Firstly, are you seriously complaining about four lines of boiler-plate code? If it really bothers you, create a PasswordForm class that contains that clean logic and sublass it for your own forms as necessary.

Secondly, you don’t have to validate unique constraints manually. As you say, the ModelForm does it for you.

Edit after comment

This ‘weird syntax’ is because checking that two password fields match is a different flow than the normal scheme of things. For a start, you’re checking in the main clean method rather than the field-specific clean_myfield. If it had been the latter, you just raise an exception and Django does indeed remove the field data.

So no, this isn’t 7 lines on every form – see my note about subclassing – and it certainly isn’t 7 lines times multiple fields, because you don’t want to do this for any other type of field.

5👍

http://k0001.wordpress.com/2007/11/15/dual-password-field-with-django/


Edit: found out the way the admin form deals with the problem: http://code.djangoproject.com/svn/django/trunk/django/contrib/auth/forms.py

class AdminPasswordChangeForm(forms.Form):
    """
    A form used to change the password of a user in the admin interface.
    """
    password1 = forms.CharField(label=_("Password"), widget=forms.PasswordInput)
    password2 = forms.CharField(label=_("Password (again)"), widget=forms.PasswordInput)

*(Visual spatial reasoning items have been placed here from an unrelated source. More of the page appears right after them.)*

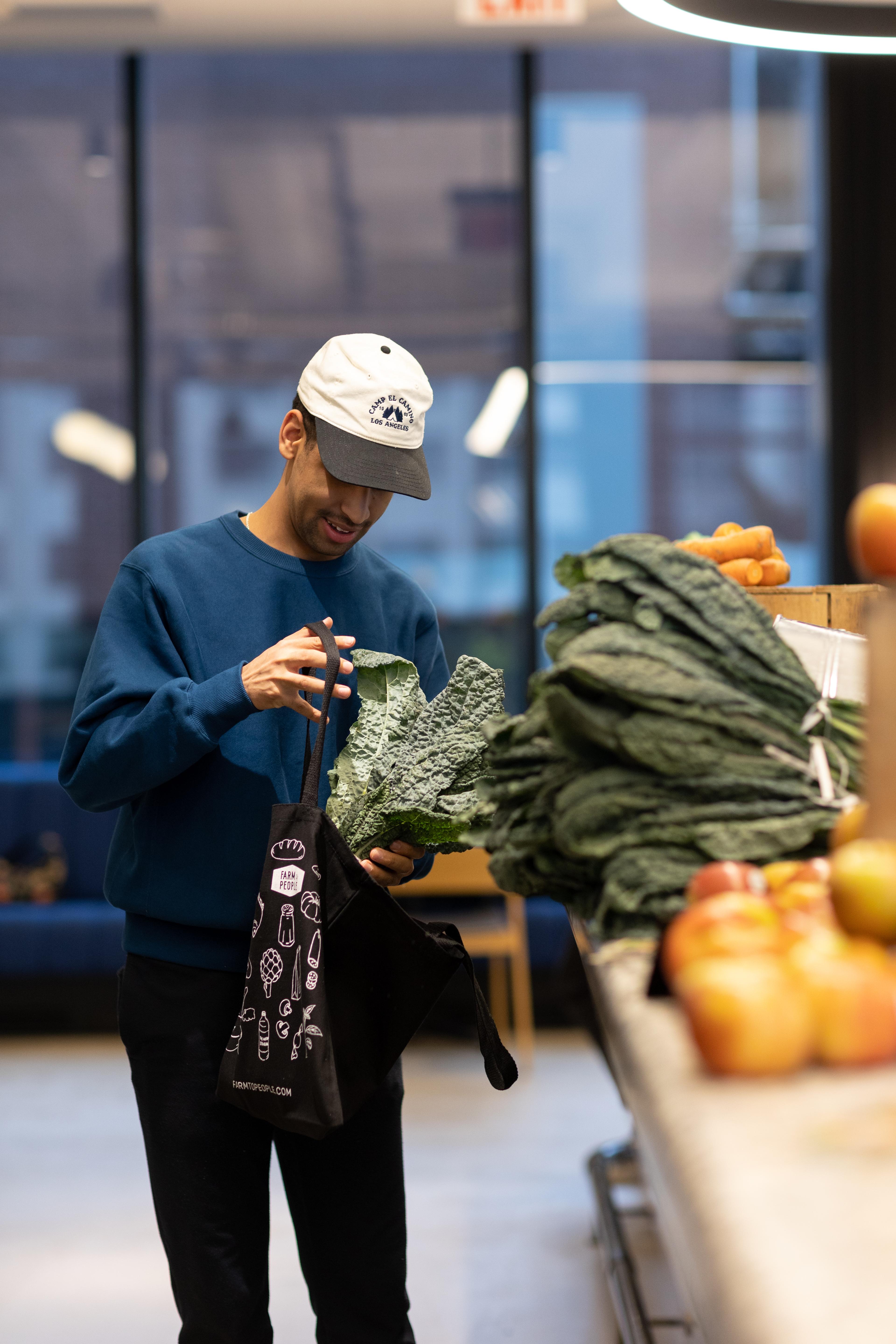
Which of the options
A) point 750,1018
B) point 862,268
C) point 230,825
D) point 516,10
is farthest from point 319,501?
point 862,268

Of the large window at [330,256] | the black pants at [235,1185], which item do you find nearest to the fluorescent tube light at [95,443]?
the large window at [330,256]

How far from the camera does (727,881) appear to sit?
849 millimetres

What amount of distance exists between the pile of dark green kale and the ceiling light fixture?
0.82m

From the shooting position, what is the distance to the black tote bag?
1.29 meters

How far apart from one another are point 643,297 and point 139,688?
4.01 metres

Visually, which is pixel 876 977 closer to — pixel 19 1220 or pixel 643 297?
pixel 19 1220

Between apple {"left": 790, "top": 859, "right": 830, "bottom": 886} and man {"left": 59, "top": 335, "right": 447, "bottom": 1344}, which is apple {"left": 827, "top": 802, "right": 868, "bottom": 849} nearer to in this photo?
apple {"left": 790, "top": 859, "right": 830, "bottom": 886}

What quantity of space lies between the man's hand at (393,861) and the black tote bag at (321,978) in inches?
3.9

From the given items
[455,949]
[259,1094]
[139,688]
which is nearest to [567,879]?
[455,949]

    def __init__(self, user, *args, **kwargs):
        self.user = user
        super(AdminPasswordChangeForm, self).__init__(*args, **kwargs)

    def clean_password2(self):
        password1 = self.cleaned_data.get('password1')
        password2 = self.cleaned_data.get('password2')
        if password1 and password2:
            if password1 != password2:
                raise forms.ValidationError(_("The two password fields didn't match."))
        return password2

    def save(self, commit=True):
        """
        Saves the new password.
        """
        self.user.set_password(self.cleaned_data["password1"])
        if commit:
            self.user.save()
        return self.user

1👍

You might want to add an else: part for the first if. Currently the function returns the data without setting any errors even if one of the passwords are absent – is that the intended behavior?

else:
    self._errors["password"] = self.error_class(['One or both of the passwords not found'])

if "password1" in data and "password2" in data: This makes sure that both passwords are present. Without this line, you’ll get an error in the next line where you read data[password1] and data[password2] if either of them are not present.

Next three lines compare the passwords and sets the appropriate error message – that’s required, isn’t it?

As they say, make things as simple as possible, not anymore.